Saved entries
::::::::

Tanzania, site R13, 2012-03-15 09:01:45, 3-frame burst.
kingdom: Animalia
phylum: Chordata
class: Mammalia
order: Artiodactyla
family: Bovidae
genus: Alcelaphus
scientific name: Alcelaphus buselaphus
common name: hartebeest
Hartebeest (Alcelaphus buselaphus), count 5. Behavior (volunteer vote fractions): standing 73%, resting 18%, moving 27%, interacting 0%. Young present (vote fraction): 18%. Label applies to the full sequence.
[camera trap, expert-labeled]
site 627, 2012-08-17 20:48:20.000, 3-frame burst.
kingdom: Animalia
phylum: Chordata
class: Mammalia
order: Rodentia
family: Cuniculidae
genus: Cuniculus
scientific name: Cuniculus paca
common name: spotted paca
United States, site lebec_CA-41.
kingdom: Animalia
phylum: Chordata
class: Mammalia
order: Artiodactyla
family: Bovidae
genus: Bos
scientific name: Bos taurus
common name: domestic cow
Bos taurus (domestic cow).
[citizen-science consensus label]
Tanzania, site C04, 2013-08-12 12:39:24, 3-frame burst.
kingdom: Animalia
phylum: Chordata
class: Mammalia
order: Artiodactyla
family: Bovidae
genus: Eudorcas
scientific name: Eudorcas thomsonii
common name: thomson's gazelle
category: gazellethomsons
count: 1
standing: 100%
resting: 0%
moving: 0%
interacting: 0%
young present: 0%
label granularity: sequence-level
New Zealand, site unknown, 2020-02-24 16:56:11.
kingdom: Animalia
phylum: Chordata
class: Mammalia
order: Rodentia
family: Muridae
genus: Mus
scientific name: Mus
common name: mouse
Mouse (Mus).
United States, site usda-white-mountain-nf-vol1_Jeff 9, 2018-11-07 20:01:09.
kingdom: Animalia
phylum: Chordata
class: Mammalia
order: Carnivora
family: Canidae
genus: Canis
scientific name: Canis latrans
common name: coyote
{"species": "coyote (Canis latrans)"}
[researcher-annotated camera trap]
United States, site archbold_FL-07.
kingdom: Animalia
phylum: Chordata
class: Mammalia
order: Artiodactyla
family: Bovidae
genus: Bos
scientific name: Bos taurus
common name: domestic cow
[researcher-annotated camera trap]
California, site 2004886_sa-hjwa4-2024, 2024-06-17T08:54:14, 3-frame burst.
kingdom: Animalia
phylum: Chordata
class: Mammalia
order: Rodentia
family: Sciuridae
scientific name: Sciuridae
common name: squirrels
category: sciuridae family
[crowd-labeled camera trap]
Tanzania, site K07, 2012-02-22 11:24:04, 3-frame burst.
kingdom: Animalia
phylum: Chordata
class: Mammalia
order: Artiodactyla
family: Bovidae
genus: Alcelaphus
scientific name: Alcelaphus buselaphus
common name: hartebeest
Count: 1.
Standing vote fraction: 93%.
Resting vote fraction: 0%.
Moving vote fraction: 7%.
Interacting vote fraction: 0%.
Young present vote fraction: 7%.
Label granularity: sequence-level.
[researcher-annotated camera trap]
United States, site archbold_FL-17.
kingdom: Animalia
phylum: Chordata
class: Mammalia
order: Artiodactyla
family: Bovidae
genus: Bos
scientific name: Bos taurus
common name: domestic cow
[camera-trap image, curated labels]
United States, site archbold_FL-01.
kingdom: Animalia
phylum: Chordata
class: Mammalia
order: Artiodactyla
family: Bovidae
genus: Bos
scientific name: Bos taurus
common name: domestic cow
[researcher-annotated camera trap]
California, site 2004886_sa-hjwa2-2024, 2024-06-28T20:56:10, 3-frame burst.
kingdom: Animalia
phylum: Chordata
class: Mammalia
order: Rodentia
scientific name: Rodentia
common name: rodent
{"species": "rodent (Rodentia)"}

::::::::

> **Aim of the task**
The data above, all of it, needs to be output exactly as written.

> **Answer**
Tanzania, site R13, 2012-03-15 09:01:45, 3-frame burst.
kingdom: Animalia
phylum: Chordata
class: Mammalia
order: Artiodactyla
family: Bovidae
genus: Alcelaphus
scientific name: Alcelaphus buselaphus
common name: hartebeest
Hartebeest (Alcelaphus buselaphus), count 5. Behavior (volunteer vote fractions): standing 73%, resting 18%, moving 27%, interacting 0%. Young present (vote fraction): 18%. Label applies to the full sequence.
[camera trap, expert-labeled]
site 627, 2012-08-17 20:48:20.000, 3-frame burst.
kingdom: Animalia
phylum: Chordata
class: Mammalia
order: Rodentia
family: Cuniculidae
genus: Cuniculus
scientific name: Cuniculus paca
common name: spotted paca
United States, site lebec_CA-41.
kingdom: Animalia
phylum: Chordata
class: Mammalia
order: Artiodactyla
family: Bovidae
genus: Bos
scientific name: Bos taurus
common name: domestic cow
Bos taurus (domestic cow).
[citizen-science consensus label]
Tanzania, site C04, 2013-08-12 12:39:24, 3-frame burst.
kingdom: Animalia
phylum: Chordata
class: Mammalia
order: Artiodactyla
family: Bovidae
genus: Eudorcas
scientific name: Eudorcas thomsonii
common name: thomson's gazelle
category: gazellethomsons
count: 1
standing: 100%
resting: 0%
moving: 0%
interacting: 0%
young present: 0%
label granularity: sequence-level
New Zealand, site unknown, 2020-02-24 16:56:11.
kingdom: Animalia
phylum: Chordata
class: Mammalia
order: Rodentia
family: Muridae
genus: Mus
scientific name: Mus
common name: mouse
Mouse (Mus).
United States, site usda-white-mountain-nf-vol1_Jeff 9, 2018-11-07 20:01:09.
kingdom: Animalia
phylum: Chordata
class: Mammalia
order: Carnivora
family: Canidae
genus: Canis
scientific name: Canis latrans
common name: coyote
{"species": "coyote (Canis latrans)"}
[researcher-annotated camera trap]
United States, site archbold_FL-07.
kingdom: Animalia
phylum: Chordata
class: Mammalia
order: Artiodactyla
family: Bovidae
genus: Bos
scientific name: Bos taurus
common name: domestic cow
[researcher-annotated camera trap]
California, site 2004886_sa-hjwa4-2024, 2024-06-17T08:54:14, 3-frame burst.
kingdom: Animalia
phylum: Chordata
class: Mammalia
order: Rodentia
family: Sciuridae
scientific name: Sciuridae
common name: squirrels
category: sciuridae family
[crowd-labeled camera trap]
Tanzania, site K07, 2012-02-22 11:24:04, 3-frame burst.
kingdom: Animalia
phylum: Chordata
class: Mammalia
order: Artiodactyla
family: Bovidae
genus: Alcelaphus
scientific name: Alcelaphus buselaphus
common name: hartebeest
Count: 1.
Standing vote fraction: 93%.
Resting vote fraction: 0%.
Moving vote fraction: 7%.
Interacting vote fraction: 0%.
Young present vote fraction: 7%.
Label granularity: sequence-level.
[researcher-annotated camera trap]
United States, site archbold_FL-17.
kingdom: Animalia
phylum: Chordata
class: Mammalia
order: Artiodactyla
family: Bovidae
genus: Bos
scientific name: Bos taurus
common name: domestic cow
[camera-trap image, curated labels]
United States, site archbold_FL-01.
kingdom: Animalia
phylum: Chordata
class: Mammalia
order: Artiodactyla
family: Bovidae
genus: Bos
scientific name: Bos taurus
common name: domestic cow
[researcher-annotated camera trap]
California, site 2004886_sa-hjwa2-2024, 2024-06-28T20:56:10, 3-frame burst.
kingdom: Animalia
phylum: Chordata
class: Mammalia
order: Rodentia
scientific name: Rodentia
common name: rodent
{"species": "rodent (Rodentia)"}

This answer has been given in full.